Facebook to share your data with “pre-approved” third-party sites?
Facebook released a plan to revise its privacy policy again. Among the features they propose to incorporate is one that made a lot of people raise their voices in opposition, because it includes sharing your “General information” – your and your friends’ names, profile pictures, gender, connections, and any content shared using the Everyone privacy setting – with third-party websites that they pre-approve.
The draft of the policy says that you will be able to opt-out of all these sites, but what really got people upset is that your information is – by default – shared with those sites. Many people chose to share their opinion about the feature with Facebook, and it is overwhelmingly negative.

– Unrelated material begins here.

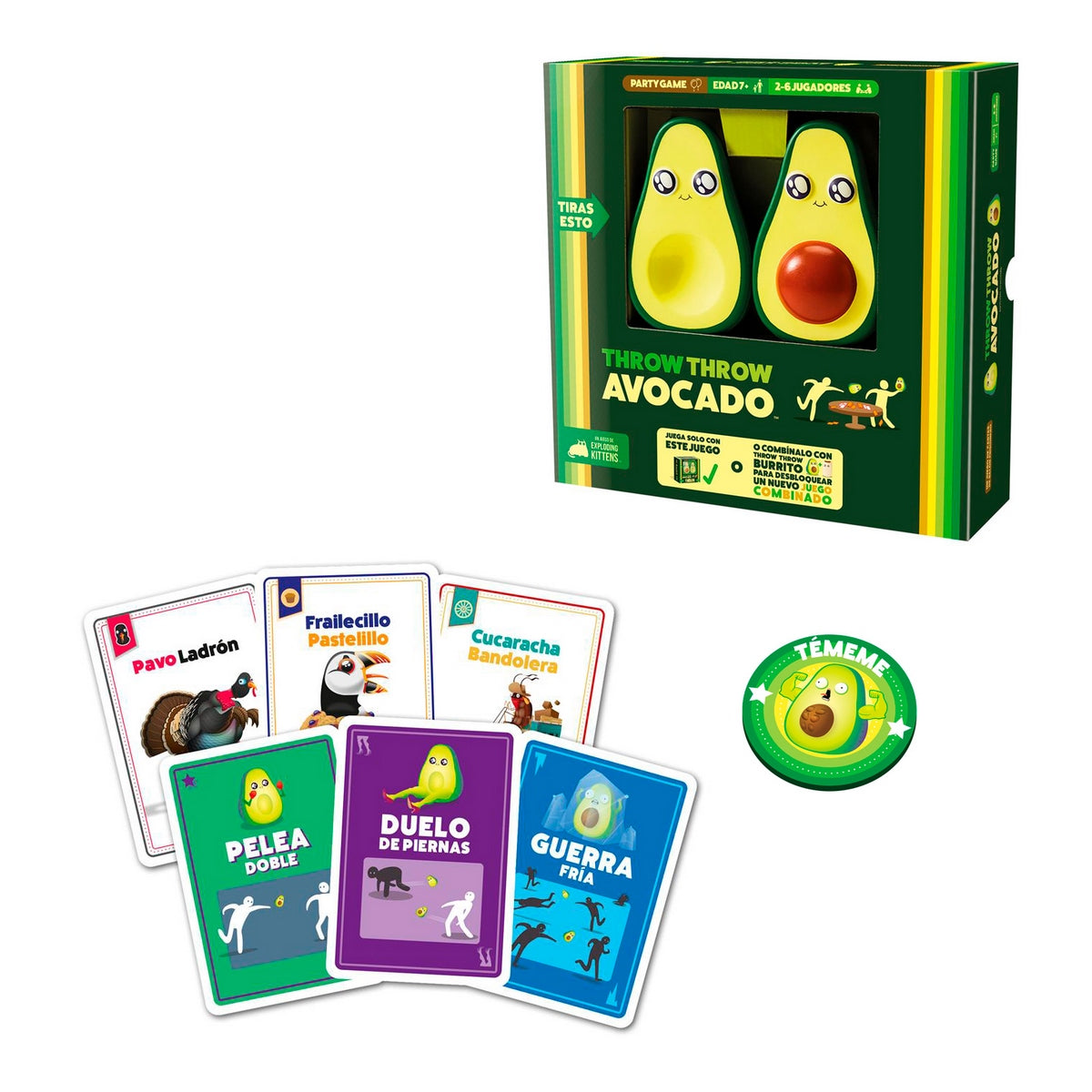 Throw Throw Avocado Categoría: Juegos de mesa Tipo producto: Juegos de mesa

They don’t mind the feature per se, but the fact that it is “opt-out” by default. They think it should be the opposite. And what about all those people who are not as aware of privacy as they should be and will not even bother to read the final announcement regarding the implementation of the feature or, if they do, will not understand the implications?

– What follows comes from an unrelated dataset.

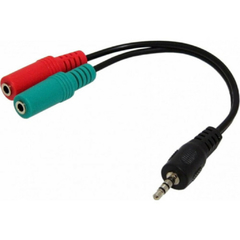 Cable Audio mini plug 3,5mm macho a 2 RCA hembra Skyway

Facebook claims that its goal is to “give you more ways to connect and share with your friends, not just on Facebook but also around the web” and that user control over privacy remains essential to their innovation process and that they will continue to develop new tools to help you control the things you share on Facebook.
They can repeat that a thousand times, but it will not make it true. Facebook – or any other social network, for that matter – was not primarily created to help you stay in touch with your family and friends. The primary goal of every economic enterprise is to make as much money as possible, and this is where sharing your information comes into the equation, because this is how you pay for the fact that a service is free.
Just because Facebook claims that most other web services would implement such changes without telling the users about it, doesn’t immediately make me want to say: “Awww! Facebook is so good. Because they notified me of the changes, I’ll trust them completely whatever they do.” But, let me reserve my final judgement for when the proposed changes really do take place. I will be happy if they prove me wrong and scrap the idea or make the feature “opt-in” on account of all the people who asked for it.